Problem 14

Problem

The following iterative sequence is defined for the set of positive integers:

n n/2 (n is even)
n 3n + 1 (n is odd)

Using the rule above and starting with 13, we generate the following sequence:

13 40 20 10 5 16 8 4 2 1

It can be seen that this sequence (starting at 13 and finishing at 1) contains 10 terms. Although it has not been proved yet (Collatz Problem), it is thought that all starting numbers finish at 1.

Which starting number, under one million, produces the longest chain?

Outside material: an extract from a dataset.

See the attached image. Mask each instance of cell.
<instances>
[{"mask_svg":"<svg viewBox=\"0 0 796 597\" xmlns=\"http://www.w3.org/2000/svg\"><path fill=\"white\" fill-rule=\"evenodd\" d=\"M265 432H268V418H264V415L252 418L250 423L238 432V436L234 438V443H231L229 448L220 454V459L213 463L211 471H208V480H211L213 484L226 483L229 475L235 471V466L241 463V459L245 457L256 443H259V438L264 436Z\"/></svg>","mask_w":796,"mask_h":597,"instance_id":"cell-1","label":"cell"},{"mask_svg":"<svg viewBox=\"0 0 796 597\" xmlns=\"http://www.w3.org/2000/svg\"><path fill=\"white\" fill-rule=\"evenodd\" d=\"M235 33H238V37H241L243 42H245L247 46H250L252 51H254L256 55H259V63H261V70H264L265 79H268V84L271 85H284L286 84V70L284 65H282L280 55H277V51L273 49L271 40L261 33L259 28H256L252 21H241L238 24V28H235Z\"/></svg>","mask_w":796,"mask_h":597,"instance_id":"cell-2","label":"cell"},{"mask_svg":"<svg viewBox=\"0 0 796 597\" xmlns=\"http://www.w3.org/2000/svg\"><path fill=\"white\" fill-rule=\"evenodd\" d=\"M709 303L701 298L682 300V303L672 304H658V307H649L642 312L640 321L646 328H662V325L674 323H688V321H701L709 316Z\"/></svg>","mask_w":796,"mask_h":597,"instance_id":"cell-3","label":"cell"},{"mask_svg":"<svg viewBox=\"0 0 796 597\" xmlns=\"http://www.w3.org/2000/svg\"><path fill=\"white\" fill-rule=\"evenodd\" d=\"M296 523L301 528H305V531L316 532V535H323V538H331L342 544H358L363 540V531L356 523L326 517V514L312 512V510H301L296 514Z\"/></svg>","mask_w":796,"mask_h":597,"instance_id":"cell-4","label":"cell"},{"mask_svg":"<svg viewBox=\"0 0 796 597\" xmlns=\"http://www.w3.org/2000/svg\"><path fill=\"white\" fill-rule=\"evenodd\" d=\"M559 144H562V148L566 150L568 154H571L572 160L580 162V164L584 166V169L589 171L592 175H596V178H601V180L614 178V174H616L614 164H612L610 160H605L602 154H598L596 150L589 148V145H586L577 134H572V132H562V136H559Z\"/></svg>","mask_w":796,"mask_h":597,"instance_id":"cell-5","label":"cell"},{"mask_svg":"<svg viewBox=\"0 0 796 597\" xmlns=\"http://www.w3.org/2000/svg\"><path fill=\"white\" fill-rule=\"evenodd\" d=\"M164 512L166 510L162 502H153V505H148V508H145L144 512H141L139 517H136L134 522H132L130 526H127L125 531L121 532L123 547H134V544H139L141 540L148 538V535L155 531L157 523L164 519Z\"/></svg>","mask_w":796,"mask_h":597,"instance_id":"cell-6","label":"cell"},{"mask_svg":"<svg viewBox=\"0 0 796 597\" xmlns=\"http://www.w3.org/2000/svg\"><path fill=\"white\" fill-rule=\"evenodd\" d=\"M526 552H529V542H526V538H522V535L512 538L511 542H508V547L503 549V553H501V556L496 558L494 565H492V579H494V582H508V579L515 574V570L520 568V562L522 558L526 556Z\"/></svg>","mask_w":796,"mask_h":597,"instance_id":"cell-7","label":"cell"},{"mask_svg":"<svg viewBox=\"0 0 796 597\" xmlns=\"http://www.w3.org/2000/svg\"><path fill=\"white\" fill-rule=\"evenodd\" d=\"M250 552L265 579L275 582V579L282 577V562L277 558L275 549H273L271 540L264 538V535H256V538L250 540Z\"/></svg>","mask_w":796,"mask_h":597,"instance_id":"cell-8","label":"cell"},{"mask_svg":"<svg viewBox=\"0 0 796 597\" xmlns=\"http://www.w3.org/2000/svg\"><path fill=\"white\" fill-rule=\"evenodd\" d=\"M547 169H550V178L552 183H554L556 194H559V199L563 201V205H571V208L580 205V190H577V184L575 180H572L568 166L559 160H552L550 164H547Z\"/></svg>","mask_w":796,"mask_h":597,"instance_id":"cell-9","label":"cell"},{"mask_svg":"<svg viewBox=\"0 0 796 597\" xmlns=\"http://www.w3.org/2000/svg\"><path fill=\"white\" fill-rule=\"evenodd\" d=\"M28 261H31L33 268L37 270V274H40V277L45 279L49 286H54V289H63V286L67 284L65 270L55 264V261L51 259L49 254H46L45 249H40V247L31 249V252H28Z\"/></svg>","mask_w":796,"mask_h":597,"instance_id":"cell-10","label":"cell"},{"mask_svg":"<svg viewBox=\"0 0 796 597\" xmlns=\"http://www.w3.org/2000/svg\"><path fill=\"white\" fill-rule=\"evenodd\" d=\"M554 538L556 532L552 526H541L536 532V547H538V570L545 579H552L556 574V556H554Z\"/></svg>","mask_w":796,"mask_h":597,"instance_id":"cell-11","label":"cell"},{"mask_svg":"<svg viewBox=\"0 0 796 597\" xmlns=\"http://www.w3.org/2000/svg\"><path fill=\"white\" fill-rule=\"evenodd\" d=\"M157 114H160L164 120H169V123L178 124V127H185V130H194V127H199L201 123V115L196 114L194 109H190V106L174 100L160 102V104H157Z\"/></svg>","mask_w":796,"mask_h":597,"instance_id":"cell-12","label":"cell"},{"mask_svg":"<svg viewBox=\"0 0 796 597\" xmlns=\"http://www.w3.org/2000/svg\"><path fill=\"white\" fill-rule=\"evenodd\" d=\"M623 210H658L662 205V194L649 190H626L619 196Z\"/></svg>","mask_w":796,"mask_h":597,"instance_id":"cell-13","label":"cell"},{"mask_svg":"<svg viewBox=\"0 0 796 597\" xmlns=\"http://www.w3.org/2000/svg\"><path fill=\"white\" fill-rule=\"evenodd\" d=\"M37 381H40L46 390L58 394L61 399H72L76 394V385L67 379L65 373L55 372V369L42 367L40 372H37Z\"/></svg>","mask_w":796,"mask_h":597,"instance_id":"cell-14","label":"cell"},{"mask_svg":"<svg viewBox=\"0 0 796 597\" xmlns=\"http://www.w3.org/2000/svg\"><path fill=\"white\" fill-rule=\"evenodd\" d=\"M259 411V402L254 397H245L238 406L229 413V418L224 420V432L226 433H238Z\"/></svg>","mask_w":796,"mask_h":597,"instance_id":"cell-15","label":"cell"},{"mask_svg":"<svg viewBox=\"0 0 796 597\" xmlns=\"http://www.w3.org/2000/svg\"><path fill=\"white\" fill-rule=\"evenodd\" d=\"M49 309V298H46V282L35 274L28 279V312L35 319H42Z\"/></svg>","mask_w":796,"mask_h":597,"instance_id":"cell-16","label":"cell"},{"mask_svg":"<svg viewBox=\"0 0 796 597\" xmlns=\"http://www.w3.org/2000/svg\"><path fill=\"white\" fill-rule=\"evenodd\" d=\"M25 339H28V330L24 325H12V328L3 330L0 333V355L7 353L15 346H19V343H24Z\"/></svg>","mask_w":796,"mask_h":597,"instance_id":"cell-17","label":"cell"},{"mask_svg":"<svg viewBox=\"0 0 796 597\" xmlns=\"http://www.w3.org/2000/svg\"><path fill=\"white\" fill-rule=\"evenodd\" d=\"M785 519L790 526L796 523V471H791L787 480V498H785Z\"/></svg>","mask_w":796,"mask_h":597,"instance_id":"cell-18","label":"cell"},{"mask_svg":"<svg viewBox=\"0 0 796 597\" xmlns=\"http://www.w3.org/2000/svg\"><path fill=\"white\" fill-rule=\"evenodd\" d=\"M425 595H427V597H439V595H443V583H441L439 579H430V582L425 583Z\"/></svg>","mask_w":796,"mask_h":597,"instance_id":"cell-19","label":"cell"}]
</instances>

NOTE: Once the chain starts the terms are allowed to go above one million.

Code

#include <iostream>
using namespace std;

int upper(int num)
{
    cout << num << endl;
    if (num > 1000 && num != 0)
    {
        return num;
    }
    if ((num-1)%3 == 0)
    {
        num = (num-1);
    }
    else
    {
        num<<=1;
    }
    return upper(num);
}

int getChainCount(unsigned int num)
{
    int count = 0;
    while (num != 1)
    {
        int t = num & 1;
        if (t == 0)
        {
            num >>= 1;
        }
        else
        {
            num = 3*num + 1;
        }
        //cout << num << ",";
        count++;
    }

    cout << endl;
    return ++count;
}

int main()
{
    int maxCount = 0;
    int maxNum = 0;
    //getChainCount(72);

    for (unsigned int a = 999999; a != 1; a-=2)
    {
        //cout << "[" << a << "]:";
        int b = getChainCount(a);
        if (b > maxCount)
        {
            maxCount = b;
            maxNum = a;
        }
    }
    cout << maxNum << endl;
}